** RECORDS PROVIDED **
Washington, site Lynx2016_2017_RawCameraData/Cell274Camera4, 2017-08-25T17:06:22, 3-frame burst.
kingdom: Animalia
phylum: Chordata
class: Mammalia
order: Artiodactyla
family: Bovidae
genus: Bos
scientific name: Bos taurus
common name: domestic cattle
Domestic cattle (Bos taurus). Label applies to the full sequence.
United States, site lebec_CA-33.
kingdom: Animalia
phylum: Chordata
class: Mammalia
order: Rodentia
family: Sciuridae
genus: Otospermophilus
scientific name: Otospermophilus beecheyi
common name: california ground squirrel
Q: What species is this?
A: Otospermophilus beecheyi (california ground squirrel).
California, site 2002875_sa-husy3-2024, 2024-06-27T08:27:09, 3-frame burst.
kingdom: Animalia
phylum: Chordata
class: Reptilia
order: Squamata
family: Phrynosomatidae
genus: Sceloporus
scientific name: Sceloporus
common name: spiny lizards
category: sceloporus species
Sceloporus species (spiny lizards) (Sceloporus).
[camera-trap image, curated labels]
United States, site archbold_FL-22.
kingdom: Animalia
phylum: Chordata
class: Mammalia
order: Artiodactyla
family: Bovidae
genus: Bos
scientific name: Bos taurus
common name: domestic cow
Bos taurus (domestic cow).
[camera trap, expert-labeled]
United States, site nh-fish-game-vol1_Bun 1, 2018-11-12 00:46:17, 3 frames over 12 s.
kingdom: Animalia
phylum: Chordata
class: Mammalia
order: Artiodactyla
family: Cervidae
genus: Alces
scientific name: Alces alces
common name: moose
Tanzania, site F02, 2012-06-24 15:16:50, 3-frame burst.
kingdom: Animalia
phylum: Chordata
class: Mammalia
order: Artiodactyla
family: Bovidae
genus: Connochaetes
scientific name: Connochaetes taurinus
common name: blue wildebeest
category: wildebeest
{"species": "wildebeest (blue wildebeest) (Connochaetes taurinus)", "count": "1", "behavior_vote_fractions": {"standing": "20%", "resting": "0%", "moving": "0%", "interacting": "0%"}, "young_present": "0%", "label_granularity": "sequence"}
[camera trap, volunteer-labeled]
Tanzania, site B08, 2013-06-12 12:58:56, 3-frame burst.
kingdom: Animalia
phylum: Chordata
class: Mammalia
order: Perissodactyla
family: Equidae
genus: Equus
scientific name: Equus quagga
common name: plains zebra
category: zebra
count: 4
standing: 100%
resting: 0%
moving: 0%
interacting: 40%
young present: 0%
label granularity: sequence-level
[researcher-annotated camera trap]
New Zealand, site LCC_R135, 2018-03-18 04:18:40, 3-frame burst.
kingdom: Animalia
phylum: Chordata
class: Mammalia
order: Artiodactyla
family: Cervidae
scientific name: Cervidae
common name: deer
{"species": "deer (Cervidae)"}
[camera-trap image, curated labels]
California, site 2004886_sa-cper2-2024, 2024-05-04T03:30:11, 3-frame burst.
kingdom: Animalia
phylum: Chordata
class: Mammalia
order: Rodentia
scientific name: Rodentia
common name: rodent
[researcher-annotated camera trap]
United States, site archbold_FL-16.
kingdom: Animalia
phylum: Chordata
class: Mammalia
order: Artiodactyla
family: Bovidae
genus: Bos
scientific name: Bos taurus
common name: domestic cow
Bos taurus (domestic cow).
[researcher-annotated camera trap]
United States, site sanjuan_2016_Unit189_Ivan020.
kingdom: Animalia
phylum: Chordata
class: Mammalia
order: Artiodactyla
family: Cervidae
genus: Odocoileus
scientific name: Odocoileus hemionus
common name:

** YOUR INSTRUCTIONS **
Give back every line of the material, exactly as written.

** TASK SOLUTION **
Washington, site Lynx2016_2017_RawCameraData/Cell274Camera4, 2017-08-25T17:06:22, 3-frame burst.
kingdom: Animalia
phylum: Chordata
class: Mammalia
order: Artiodactyla
family: Bovidae
genus: Bos
scientific name: Bos taurus
common name: domestic cattle
Domestic cattle (Bos taurus). Label applies to the full sequence.
United States, site lebec_CA-33.
kingdom: Animalia
phylum: Chordata
class: Mammalia
order: Rodentia
family: Sciuridae
genus: Otospermophilus
scientific name: Otospermophilus beecheyi
common name: california ground squirrel
Q: What species is this?
A: Otospermophilus beecheyi (california ground squirrel).
California, site 2002875_sa-husy3-2024, 2024-06-27T08:27:09, 3-frame burst.
kingdom: Animalia
phylum: Chordata
class: Reptilia
order: Squamata
family: Phrynosomatidae
genus: Sceloporus
scientific name: Sceloporus
common name: spiny lizards
category: sceloporus species
Sceloporus species (spiny lizards) (Sceloporus).
[camera-trap image, curated labels]
United States, site archbold_FL-22.
kingdom: Animalia
phylum: Chordata
class: Mammalia
order: Artiodactyla
family: Bovidae
genus: Bos
scientific name: Bos taurus
common name: domestic cow
Bos taurus (domestic cow).
[camera trap, expert-labeled]
United States, site nh-fish-game-vol1_Bun 1, 2018-11-12 00:46:17, 3 frames over 12 s.
kingdom: Animalia
phylum: Chordata
class: Mammalia
order: Artiodactyla
family: Cervidae
genus: Alces
scientific name: Alces alces
common name: moose
Tanzania, site F02, 2012-06-24 15:16:50, 3-frame burst.
kingdom: Animalia
phylum: Chordata
class: Mammalia
order: Artiodactyla
family: Bovidae
genus: Connochaetes
scientific name: Connochaetes taurinus
common name: blue wildebeest
category: wildebeest
{"species": "wildebeest (blue wildebeest) (Connochaetes taurinus)", "count": "1", "behavior_vote_fractions": {"standing": "20%", "resting": "0%", "moving": "0%", "interacting": "0%"}, "young_present": "0%", "label_granularity": "sequence"}
[camera trap, volunteer-labeled]
Tanzania, site B08, 2013-06-12 12:58:56, 3-frame burst.
kingdom: Animalia
phylum: Chordata
class: Mammalia
order: Perissodactyla
family: Equidae
genus: Equus
scientific name: Equus quagga
common name: plains zebra
category: zebra
count: 4
standing: 100%
resting: 0%
moving: 0%
interacting: 40%
young present: 0%
label granularity: sequence-level
[researcher-annotated camera trap]
New Zealand, site LCC_R135, 2018-03-18 04:18:40, 3-frame burst.
kingdom: Animalia
phylum: Chordata
class: Mammalia
order: Artiodactyla
family: Cervidae
scientific name: Cervidae
common name: deer
{"species": "deer (Cervidae)"}
[camera-trap image, curated labels]
California, site 2004886_sa-cper2-2024, 2024-05-04T03:30:11, 3-frame burst.
kingdom: Animalia
phylum: Chordata
class: Mammalia
order: Rodentia
scientific name: Rodentia
common name: rodent
[researcher-annotated camera trap]
United States, site archbold_FL-16.
kingdom: Animalia
phylum: Chordata
class: Mammalia
order: Artiodactyla
family: Bovidae
genus: Bos
scientific name: Bos taurus
common name: domestic cow
Bos taurus (domestic cow).
[researcher-annotated camera trap]
United States, site sanjuan_2016_Unit189_Ivan020.
kingdom: Animalia
phylum: Chordata
class: Mammalia
order: Artiodactyla
family: Cervidae
genus: Odocoileus
scientific name: Odocoileus hemionus
common name:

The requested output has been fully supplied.